All this time, her 11-year-old’s addiction to pornography was at an all-time high. She took away his smartphone and decided to counsel him herself.

“Oh! And I prayed so hard,” she says, adding that she started monitoring his every activity on the laptop and television and denied him access to a smartphone.

As a result, the child became arrogant and rebellious, violent and rude. The rebelliousness made him lose focus on his studies, and also the activities that he was really good at such as football. Sylvia resorted to trying to understand her son so that she could know how best to help him.

“I wanted to know what he had experienced so I could have an idea of how to talk to him. As a mother, I needed to know how to get to him so I could help him psychologically and spiritually, so we could fight the battle together. So when I see a certain behaviour, I sit him down and we talk,” she explains, adding that it is working.

Together with her second-born son, they keep a close eye on the youngest helping him to overcome the addiction.

“Monitoring your child as a parent is very important. Check what he’s carrying to school, what he is bringing from school, his kind of friends and the places they go to play, as well as their chats. I take his brother’s laptop to check not only his school work but also his Instagram. Whatever language is being communicated; I have to understand it,” she says.

According to Sylvia, parents sometimes tend to be ignorant of technology development which puts the children in jeopardy. Social media and pornographic websites are a contributor to the increased depression, addiction, and suicidal rates that emanate from social pressure.

“In Kenyan society, most children are left with nannies. As a human rights activist, I have heard different stories of how nannies perform sexual activities with their partners in the presence of a child, which has major implications as the children grow up,” she says.

She advises that no matter how busy you are as a parent; you should find time for your child.

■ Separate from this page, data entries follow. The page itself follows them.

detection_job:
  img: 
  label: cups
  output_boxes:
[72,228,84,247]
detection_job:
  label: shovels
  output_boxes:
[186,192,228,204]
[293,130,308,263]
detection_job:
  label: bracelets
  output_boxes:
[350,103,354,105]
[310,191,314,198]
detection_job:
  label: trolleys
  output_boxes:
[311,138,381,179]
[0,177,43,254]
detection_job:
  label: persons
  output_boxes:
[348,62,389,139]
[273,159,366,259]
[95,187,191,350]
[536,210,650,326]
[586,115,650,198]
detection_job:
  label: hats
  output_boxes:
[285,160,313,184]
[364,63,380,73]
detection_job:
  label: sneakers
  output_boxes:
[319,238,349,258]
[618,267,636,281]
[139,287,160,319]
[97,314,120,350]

“In the midst of looking for money to give them a better life, we end up losing them. If you are not in the country, work on having regular video calls. Put cameras all over your house, which will help to minimise activities that are detrimental to your child’s well-being. Forget about saying you’re infringing on their privacy. You are doing this to protect them,” she advises.

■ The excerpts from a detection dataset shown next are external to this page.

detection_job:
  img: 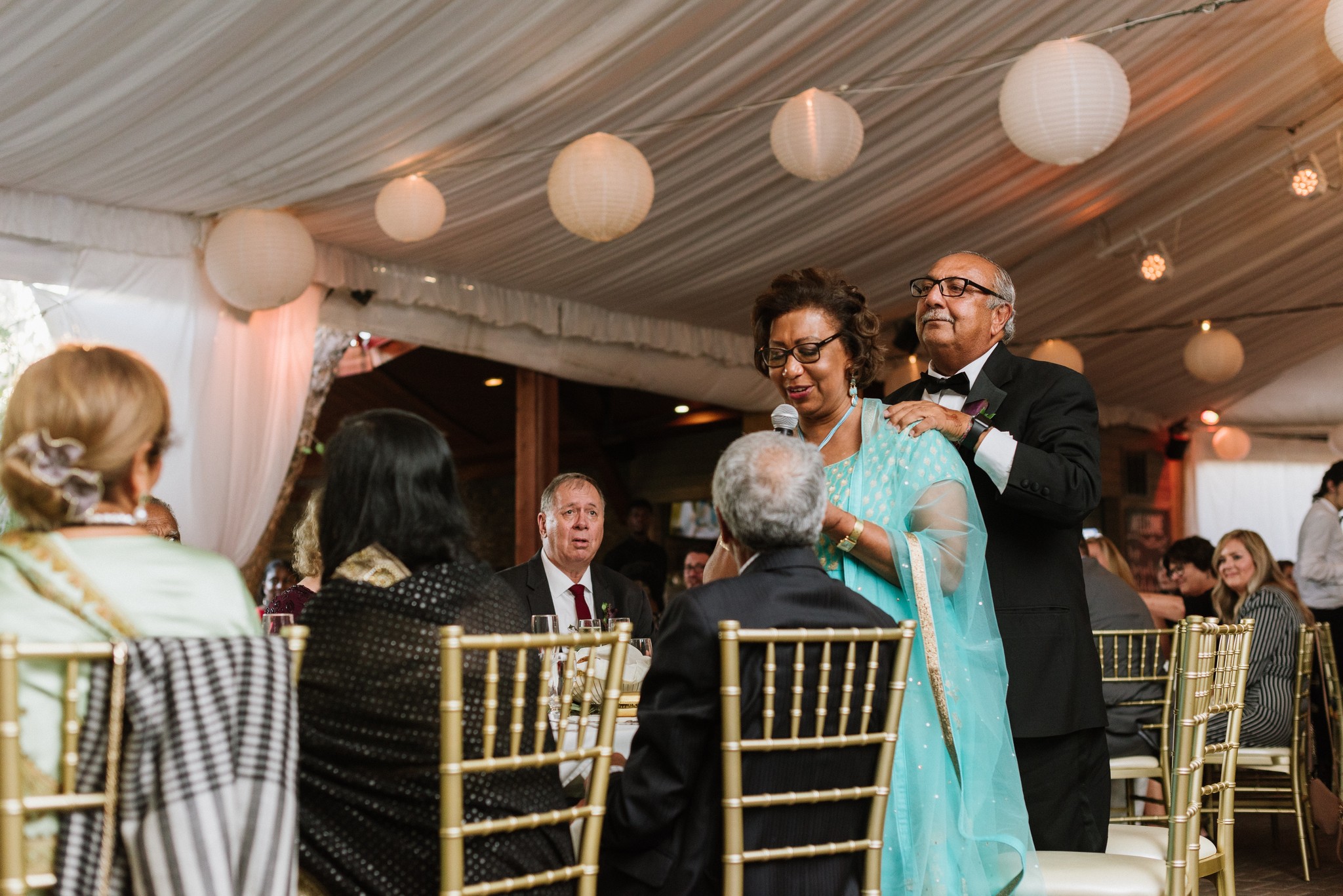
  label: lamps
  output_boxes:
[998,37,1133,166]
[1033,339,1086,372]
[204,206,314,310]
[1132,239,1174,285]
[544,130,655,242]
[1211,428,1251,460]
[1184,328,1244,383]
[374,178,447,243]
[770,87,863,185]
[1283,151,1330,201]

Sylvia also advises parents not to put too much trust in family members who could also be perpetrators.

“My own son became a perpetrator. Also do not love your spouse blindly. Even with a biological father or stepfather, you need to pay attention to their behaviour,” she advises.

Though she is still struggling with the effect of the vice, she says she is now engaging her son in a series of activities that hopefully will keep him busy and away from the vice.

“He is now back to playing football and other school activities and so by the time he gets home, he is really exhausted and has no time for other non-meaningful activities,” she concludes.